**TEXT BLOCK**
------------------------

Wednesday, June 25, 2014

Black History Month 2014


Here we are again, not really anywhere near February. However, last year I did not get started until June, so finishing in June is an improvement. This was probably my most ambitious reading month yet, and in light of many fairly recent events, I am still digesting what I want to say about everything, and what order to say it in, so this is just a brief bit on each of the books and movies.

The Quest of the Silver Fleece, W. E. B. Du Bois

Last year's Slavery By Another Name mentioned Du Bois researching a report of those practices in the South, and then the report was rejected so he turned it into a novel. This is that novel.

As it started my first thought was that this was the purplest prose ever, and maybe he was better at non-fiction, but it kind of grew on me. Then I begin to worry about who would go to jail and would they ever get out of the mine. As it turns out, the novel did not focus a lot on debt peonage, but more debt as a way of keeping labor attached, political machinations as Reconstruction got dumped for better relationships with the South, and even a lynching.

It ended up being more human than I expected, with a compassion for even some very flawed individuals, and some hope.

Black Gun, Silver Star: The Life and Legend of Frontier Marshal Bass Reeves, Art T. Burton

I read this because of an article about Bass Reeves that mentioned it, and the article was really fascinating. The book was a little more dry, so there were frustrating things about it. There was still a lot of information that was completely new to me. I had not realized how deadly being a marshal was, though it makes a lot of sense. I think his long career and retirement was only possible due to his being an unusually good shot. I did not know about the Lighthorsemen set up for maintaining law in Indian Country either. And, although I had read John Hope Franklin's autobiography, I do not remember anything about his Chickasaw blood, but it was in here.

Strange Justice: The Selling of Clarence Thomas, Jane Mayer and Jill Abramson

In many ways it just reinforced what I already understood, but it also clarified. I knew it was political machination to find a black conservative to replace Marshall, I did not realize how egregious it was. I did not doubt she was telling the truth, but I did not - as a young college student - have as much of an understanding of the dynamics of sexual harassment. So that there could be people who truly never saw that side of Thomas is something I understand better now.

I did not know about how much corroborating evidence there was supporting Hill that was squashed, but I can't say I am surprised because I remember thinking at the time that it wasn't that they didn't believe her, they just didn't want to have to deal with it. However, the other thing that I see now, and that makes more sense now, is that when someone is saying what you don't want said, how vicious you can get.

------------------------

Contour labeling records:
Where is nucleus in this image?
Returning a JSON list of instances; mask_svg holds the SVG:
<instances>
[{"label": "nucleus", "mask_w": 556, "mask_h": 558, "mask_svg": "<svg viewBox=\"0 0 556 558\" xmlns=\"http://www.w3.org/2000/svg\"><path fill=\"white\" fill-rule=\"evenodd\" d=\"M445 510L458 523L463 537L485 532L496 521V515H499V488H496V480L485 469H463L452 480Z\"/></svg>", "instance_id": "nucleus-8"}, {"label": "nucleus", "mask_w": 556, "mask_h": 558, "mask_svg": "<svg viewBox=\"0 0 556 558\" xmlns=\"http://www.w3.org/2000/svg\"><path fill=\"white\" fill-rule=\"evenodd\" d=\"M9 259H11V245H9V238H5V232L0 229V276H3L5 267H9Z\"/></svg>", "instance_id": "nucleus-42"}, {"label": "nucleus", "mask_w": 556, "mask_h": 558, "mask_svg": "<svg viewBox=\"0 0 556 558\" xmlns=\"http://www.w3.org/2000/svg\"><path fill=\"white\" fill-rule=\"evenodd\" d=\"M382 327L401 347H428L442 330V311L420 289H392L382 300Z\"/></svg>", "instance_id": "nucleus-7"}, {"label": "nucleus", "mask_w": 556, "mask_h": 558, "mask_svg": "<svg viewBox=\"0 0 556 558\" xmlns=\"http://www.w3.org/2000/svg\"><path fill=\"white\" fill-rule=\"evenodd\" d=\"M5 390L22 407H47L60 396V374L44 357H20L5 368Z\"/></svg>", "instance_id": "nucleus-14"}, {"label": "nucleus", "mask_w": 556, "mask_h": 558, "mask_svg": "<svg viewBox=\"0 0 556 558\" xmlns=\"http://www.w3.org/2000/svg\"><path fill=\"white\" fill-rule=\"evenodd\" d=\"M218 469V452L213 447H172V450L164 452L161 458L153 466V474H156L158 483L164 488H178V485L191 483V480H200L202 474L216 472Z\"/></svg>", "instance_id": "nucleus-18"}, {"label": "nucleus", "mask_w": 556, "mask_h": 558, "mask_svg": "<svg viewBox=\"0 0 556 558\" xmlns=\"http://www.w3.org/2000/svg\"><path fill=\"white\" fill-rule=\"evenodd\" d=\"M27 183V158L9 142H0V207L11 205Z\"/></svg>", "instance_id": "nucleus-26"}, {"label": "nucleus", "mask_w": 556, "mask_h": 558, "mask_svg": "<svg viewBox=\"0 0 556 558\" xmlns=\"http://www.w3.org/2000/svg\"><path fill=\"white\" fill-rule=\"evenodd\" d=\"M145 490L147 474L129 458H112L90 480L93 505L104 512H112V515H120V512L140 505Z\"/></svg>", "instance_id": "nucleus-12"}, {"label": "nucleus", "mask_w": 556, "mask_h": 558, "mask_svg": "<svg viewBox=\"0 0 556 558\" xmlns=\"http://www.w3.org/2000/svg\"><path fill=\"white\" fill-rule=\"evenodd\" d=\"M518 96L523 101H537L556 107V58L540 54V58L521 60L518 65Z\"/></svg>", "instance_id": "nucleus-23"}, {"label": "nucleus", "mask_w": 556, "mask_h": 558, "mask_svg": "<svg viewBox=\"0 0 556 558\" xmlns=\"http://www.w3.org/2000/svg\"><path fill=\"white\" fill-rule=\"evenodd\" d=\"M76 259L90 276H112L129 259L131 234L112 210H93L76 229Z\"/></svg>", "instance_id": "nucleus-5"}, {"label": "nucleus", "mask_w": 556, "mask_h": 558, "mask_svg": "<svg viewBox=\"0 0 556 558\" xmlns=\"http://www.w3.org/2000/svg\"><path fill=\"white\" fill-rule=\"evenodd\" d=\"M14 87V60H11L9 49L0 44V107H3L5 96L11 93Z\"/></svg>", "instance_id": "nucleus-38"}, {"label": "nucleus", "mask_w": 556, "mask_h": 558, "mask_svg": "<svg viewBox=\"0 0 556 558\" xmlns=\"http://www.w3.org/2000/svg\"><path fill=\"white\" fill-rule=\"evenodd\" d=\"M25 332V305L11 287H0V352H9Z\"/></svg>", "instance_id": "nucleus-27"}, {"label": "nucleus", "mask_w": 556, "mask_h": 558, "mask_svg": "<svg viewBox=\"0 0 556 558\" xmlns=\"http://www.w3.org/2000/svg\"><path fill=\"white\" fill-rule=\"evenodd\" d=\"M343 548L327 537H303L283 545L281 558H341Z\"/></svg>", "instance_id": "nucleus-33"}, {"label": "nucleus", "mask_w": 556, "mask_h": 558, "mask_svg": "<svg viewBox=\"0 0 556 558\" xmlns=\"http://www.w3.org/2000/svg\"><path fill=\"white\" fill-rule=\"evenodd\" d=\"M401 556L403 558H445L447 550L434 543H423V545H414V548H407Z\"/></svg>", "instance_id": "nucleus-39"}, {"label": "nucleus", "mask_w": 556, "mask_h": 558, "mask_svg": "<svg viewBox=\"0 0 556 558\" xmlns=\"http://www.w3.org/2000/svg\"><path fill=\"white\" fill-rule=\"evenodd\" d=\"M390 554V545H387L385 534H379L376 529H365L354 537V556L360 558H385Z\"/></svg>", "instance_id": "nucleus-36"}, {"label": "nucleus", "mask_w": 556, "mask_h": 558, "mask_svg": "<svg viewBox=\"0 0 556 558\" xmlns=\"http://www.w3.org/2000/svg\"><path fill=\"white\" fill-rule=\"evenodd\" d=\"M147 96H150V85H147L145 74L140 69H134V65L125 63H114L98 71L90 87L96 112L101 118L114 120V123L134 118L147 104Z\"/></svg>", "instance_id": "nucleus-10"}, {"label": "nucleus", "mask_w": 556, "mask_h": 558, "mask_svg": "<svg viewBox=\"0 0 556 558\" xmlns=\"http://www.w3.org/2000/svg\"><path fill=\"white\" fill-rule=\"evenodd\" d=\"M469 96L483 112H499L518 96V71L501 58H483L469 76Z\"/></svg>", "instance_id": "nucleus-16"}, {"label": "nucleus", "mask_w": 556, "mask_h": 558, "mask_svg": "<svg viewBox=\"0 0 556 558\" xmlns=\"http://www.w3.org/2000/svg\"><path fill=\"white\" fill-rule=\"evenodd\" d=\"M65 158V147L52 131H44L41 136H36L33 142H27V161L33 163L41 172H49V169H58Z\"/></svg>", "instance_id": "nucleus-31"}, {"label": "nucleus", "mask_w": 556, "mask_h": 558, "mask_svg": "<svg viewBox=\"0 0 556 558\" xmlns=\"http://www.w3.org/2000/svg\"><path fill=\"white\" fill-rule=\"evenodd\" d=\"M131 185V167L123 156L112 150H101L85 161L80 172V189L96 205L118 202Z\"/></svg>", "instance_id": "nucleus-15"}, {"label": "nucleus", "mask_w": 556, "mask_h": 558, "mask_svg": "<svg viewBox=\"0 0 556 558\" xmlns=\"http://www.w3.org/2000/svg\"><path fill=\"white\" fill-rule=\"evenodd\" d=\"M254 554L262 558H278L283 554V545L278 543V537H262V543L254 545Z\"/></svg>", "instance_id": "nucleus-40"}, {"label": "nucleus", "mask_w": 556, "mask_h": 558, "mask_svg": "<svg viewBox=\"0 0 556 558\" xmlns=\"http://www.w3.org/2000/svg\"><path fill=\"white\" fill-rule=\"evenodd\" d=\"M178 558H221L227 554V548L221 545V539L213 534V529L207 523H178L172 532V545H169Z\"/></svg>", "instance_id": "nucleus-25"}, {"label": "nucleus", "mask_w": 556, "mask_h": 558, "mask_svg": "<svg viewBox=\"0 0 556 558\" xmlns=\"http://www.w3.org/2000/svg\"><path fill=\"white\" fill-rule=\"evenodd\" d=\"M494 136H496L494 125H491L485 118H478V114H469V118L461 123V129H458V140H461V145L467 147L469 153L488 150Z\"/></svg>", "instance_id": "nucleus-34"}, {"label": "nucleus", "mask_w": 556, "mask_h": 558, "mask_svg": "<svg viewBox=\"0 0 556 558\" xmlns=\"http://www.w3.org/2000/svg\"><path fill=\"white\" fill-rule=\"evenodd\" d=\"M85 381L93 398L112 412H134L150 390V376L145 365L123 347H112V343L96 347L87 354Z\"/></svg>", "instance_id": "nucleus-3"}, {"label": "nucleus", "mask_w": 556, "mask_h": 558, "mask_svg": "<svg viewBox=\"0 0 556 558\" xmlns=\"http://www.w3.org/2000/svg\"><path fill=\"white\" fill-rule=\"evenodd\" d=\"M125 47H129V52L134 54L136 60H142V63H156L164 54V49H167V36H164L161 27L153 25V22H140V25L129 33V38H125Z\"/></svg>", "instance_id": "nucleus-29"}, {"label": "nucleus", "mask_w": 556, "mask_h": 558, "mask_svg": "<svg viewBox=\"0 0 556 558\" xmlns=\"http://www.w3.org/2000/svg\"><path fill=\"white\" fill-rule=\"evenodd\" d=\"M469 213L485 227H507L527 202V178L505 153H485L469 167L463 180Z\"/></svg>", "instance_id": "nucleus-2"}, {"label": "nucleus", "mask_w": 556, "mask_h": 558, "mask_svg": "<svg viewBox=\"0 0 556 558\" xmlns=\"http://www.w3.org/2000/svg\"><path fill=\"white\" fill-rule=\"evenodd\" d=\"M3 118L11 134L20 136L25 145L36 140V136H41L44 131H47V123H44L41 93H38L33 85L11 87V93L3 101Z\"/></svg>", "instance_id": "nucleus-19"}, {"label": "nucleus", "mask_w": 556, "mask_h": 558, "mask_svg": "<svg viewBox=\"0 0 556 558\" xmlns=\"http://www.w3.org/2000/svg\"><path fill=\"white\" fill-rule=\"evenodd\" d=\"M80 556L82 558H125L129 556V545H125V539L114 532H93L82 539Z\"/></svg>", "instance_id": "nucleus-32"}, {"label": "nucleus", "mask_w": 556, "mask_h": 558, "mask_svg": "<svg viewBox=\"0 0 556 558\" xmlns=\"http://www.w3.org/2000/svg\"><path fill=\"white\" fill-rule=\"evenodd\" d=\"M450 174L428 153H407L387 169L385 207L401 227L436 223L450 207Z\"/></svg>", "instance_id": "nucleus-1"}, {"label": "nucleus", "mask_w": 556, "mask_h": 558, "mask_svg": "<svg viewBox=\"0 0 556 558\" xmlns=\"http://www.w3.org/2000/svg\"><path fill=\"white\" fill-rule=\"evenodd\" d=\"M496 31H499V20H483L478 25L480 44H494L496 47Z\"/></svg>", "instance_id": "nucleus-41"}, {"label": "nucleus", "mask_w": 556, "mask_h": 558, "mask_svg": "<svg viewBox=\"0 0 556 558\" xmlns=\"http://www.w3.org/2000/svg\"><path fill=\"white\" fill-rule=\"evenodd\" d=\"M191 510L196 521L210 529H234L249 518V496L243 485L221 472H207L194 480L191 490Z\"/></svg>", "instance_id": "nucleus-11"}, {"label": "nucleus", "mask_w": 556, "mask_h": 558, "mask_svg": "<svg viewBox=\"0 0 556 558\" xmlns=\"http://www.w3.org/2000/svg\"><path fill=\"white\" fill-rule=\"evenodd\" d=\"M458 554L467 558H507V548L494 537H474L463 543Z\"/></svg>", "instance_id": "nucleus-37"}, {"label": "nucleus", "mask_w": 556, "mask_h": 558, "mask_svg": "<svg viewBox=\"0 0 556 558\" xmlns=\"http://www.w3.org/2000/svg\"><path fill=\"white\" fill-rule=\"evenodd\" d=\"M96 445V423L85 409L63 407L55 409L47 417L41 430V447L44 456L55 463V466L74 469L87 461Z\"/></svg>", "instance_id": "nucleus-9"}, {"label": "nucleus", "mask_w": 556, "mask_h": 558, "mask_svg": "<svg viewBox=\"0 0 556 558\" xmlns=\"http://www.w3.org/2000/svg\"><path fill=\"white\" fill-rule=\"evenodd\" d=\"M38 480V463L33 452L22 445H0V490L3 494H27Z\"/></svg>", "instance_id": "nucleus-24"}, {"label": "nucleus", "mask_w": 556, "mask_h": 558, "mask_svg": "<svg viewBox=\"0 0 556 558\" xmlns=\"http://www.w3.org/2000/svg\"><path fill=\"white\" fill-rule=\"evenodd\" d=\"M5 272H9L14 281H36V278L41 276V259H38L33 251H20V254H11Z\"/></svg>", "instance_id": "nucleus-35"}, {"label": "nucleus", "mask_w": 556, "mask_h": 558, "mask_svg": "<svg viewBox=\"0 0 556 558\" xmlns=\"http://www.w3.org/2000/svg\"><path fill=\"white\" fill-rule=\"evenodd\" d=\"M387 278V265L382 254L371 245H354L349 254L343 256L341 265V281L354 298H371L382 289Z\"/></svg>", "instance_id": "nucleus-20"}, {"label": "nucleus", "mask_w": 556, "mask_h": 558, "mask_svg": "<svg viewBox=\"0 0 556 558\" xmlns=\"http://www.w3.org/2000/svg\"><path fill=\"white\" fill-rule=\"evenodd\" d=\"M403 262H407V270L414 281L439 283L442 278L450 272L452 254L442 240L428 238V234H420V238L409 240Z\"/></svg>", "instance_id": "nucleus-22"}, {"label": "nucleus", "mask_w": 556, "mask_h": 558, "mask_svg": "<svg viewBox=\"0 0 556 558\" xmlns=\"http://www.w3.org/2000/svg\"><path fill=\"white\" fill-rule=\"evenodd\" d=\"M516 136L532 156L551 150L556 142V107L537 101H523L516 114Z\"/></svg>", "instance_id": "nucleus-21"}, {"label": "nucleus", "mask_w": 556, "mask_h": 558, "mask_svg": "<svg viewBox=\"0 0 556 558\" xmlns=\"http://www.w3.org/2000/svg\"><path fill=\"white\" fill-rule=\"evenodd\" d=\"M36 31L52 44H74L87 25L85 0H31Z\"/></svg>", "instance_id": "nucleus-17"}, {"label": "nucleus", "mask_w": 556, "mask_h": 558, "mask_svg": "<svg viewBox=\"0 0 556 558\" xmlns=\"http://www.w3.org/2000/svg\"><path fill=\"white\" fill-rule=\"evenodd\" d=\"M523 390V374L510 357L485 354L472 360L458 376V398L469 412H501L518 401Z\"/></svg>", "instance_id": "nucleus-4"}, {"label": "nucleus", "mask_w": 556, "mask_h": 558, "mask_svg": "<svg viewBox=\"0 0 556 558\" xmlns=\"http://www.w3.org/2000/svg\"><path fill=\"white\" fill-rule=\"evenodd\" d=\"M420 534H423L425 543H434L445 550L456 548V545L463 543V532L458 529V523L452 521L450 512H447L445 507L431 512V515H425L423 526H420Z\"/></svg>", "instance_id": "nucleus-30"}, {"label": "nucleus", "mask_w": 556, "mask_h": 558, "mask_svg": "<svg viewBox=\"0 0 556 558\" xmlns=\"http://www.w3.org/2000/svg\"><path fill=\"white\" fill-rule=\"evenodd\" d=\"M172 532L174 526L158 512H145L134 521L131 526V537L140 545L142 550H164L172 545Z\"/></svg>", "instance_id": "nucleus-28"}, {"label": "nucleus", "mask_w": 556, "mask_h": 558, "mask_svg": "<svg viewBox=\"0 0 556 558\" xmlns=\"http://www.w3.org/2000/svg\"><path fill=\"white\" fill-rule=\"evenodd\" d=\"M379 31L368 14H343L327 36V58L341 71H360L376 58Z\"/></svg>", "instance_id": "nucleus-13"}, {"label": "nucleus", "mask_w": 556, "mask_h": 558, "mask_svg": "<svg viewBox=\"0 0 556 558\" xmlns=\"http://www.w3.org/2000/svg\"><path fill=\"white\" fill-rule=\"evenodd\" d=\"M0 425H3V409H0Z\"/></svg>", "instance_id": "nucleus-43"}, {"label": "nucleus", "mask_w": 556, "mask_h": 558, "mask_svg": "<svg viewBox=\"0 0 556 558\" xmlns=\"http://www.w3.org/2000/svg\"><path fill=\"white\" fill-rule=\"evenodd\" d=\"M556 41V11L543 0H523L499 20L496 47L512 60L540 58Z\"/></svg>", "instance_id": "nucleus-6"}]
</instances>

------------------------

**PROBLEM SET**
**1.** Answer these questions from the Black History Month 2014 reading post:
(a) Which book, read the year before, mentioned Du Bois researching a report on practices in the South?
(b) What led the writer to read the book about Bass Reeves?
(c) Who wrote Strange Justice: The Selling of Clarence Thomas?
**2.** Write the next part of the Black History Month 2014 reading post, picking up after its last sentence.
The records have nothing to do with what comes next.

**EXPECTED RESPONSES**
**1.**
(a) Slavery By Another Name
(b) An article about Bass Reeves that mentioned the book
(c) Jane Mayer and Jill Abramson

**2.**
To Keep The Waters Troubled: The Life of Ida B. Wells, Linda O McMurray

I remember reading a newspaper article about Ida B. Wells in high school and just becoming enamored of her. Not only did this teach me more about her life, it explained why she had become somewhat unknown despite having once been very prominent, and how her daughter's fight for recognition led to a book and a stamp in the '70s, and it would appear to be this shift that led to a 1989 "American Experience" episode that I realize now led to the article that I read.

Countee Cullen: Collected Poems, edited by Major Jackson

These are really excellent poems. He pulls from a more classical tradition than Langston Hughes, so it's a different feeling. With Hughes I felt like I was hearing the rhythms of a specific time and place, and that does not happen with Cullen. However, there is still humanity. It works on a different level, but it does work.

The Harlem Hellfighters, Max Brooks, art by Caanan White

I found another relevant comic book. I should probably call it a graphic novel, not due to a lack of respect for the term comic book, but there are parts where it is really graphic. It is easy to forget how much warfare changed in WWI with the use of chemical weapons and other killing technology, and this makes you feel it. I don't even know how accurate it is - I don't know if you would really see someone's intestines unspooling that way - but the horror of war is there, and so the horror of the treatment and disrespect the soldiers get because of racism despite their service is felt.

Spies of Mississippi (2014) directed by Dawn Porter, Trilogy Films

This is based on a book, which I will probably get to eventually. It is a chilling example of how badly people will ignore decency for some horrible reasons. I will give two examples.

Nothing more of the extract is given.